Les Israéliens estiment ne pas
devoir commenter les informations non officielles sur le projet Trump mais ils
ne les ont démenties. Les Palestiniens, qui avaient rejeté en septembre 2008
une proposition plus généreuse du premier ministre Ehud Olmert, seraient moins
enclins à accepter cette nouvelle mouture sauf à servir de base de discussions
pour réveiller un processus de paix moribond.
Mais il est certain que Mahmoud
Abbas est à présent hors course bien qu’il ait «été proposé et unanimement
approuvé comme le président de l'État de Palestine», a affirmé son
conseiller, Nabil Chaath. De quel État parlent-ils puisque cette notion est contestée par Israël, les
Etats-Unis et les principaux pays de l'Union européenne sachant que la
Palestine ne dispose que d’un statut d’observateur non-membre à l'ONU.
Yasser Abed Rabbo |
A
la même réunion, le CNP a élu un nouveau comité exécutif, représentant en fait
le cabinet privé de Mahmoud Abbas et composé de quinze membres, au lieu de 18, pour
laisser trois places aux éventuels représentants du Hamas qui a boycotté la
réunion. Neuf des quinze membres du comité exécutif sont des nouveaux venus
mais Mahmoud Abbas a profité de la réunion pour écarter des rivaux potentiels
comme Yasser Abed Rabbo, un ancien proche et ministre de Yasser Arafat qui a travaillé à
plusieurs initiatives officieuses de paix, comme l'entente de 2003 de Genève
qui avait reçu la bénédiction d'Arafat. Son élimination du cercle du pouvoir
prouve que la grogne empire puisque des dirigeants historiques sont progressivement écartés,
signe du déclin irréversible de Mahmoud Abbas.
1 commentaire:
Je ne ferais pas l'injure d'imaginer que Mahmoud Abbas a commis malgré lui une faute politique en "se laissant aller" "par erreur" à un délire verbal antijuif. Certes Abbas pense ce qu'il dit et il s'est abstenu de l'évoquer publiquement le long de toute sa vie politique Au contraire Mahmoud Abbas -universitaire rodé à la dialectique sait employer les mots qui touchent le public et la presse occidentale quand il en ressent le besoin.
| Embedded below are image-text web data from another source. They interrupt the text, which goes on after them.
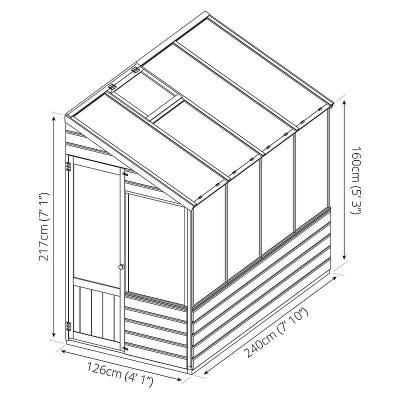 8 x 4 Evesham Lean-to Greenhouse_6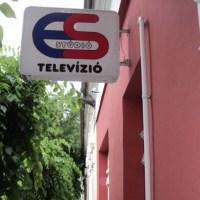 ES Tévé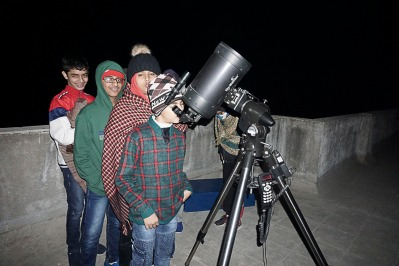 astro camp-5-dpss boys-23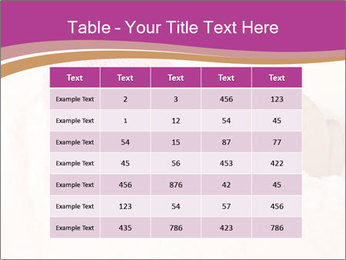0000082534 PowerPoint Templates - Slide 55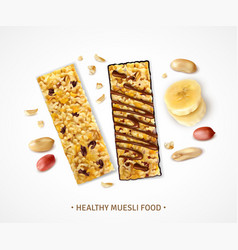 Healthy cereal bars background vector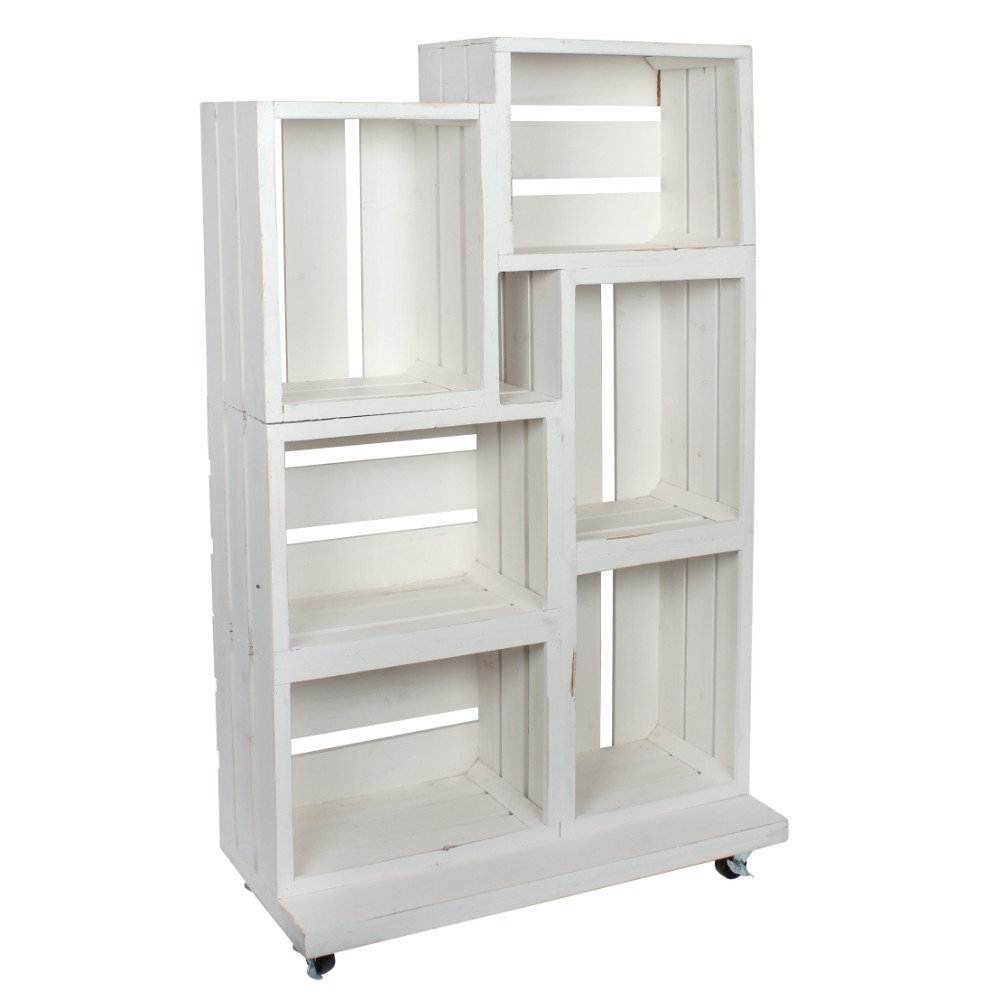 White Shabby Wooden Crate Retail Display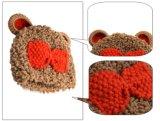 Beanie шлема панды медведя Knit 2016 рук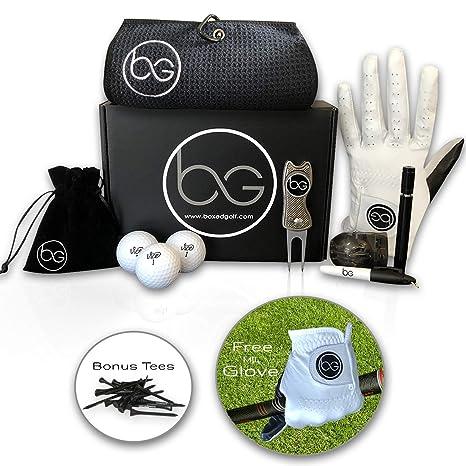 Regalos de Golf para Hombres y Mujeres - Juego de Accesorios ...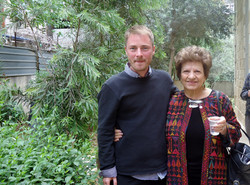 Visit from German Friends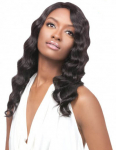 Brazilian Natural Deep Lace Front Wig - 100% Unprocessed Human Hair - Simply Brazilian - Outre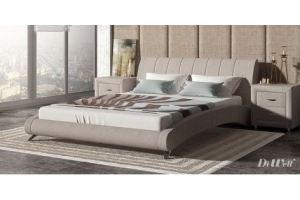 Интерьерная кровать Верона - Мебельная фабрика «DiWell»
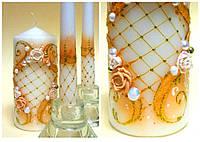 Набор свечей Bispol 3 шт (С-305)
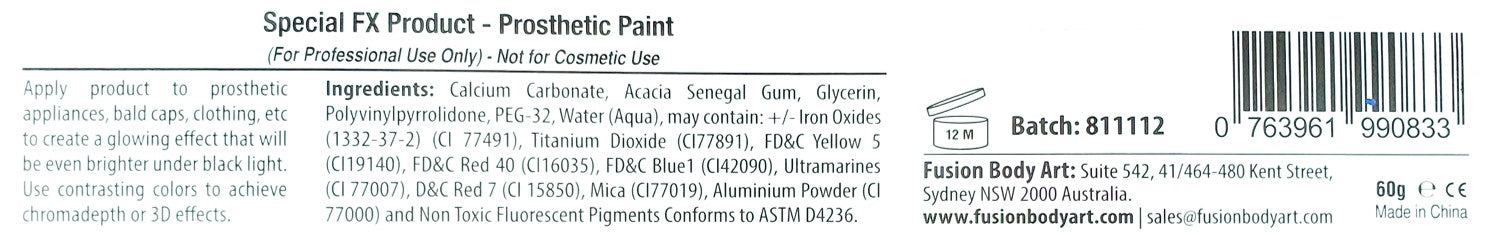 Fusion Body Art Ingredients for 6 color Palettes with UV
Mahmoud Abbas est un fin renard qui a respecté en fin de carrière le comportement d'un dirigeant palestinien qui entend se retirer en profitant en toute quiétude des prébendres escroquées à la communauté internationale consentante ,aux européens et aux palestiniens au cours de sa vie. Il s'est construit à millions de dollars un véritable chateau et nul ne doute qu'il dispose d'une fortune personnelle non acquise au labeur.
En étant 'forcé" de se retirer de la sorte il s'assure pour lui et sa famille de bons vieux jours heureux dans sa résidence de reve...sans que personne parmi sa population ne vienne poser les questions qui génent. Il a réussi l'exploit" -comme son mentor Arafat- d'apitoyer la communauté internationale sans jamais s'engager dans une paix exhaustive avec Israel -toujours coupable de "n'en faire jamais assez"qui lui aurait couté de disparaitre assassinné par ses "freres" musulmans.
Bref, Il a rempli son mandat... En l'attente du successeur assez malin pour s'en tirer aussi bien. En résumé pour ma part je ne pense pas pour lui à titre personnel à un déclin irréversible mais à un retrait irrévérencieux parfaitement calculé jusqu'à la victoire totale palestinienne dont il se considére comme le maillon d'une étape.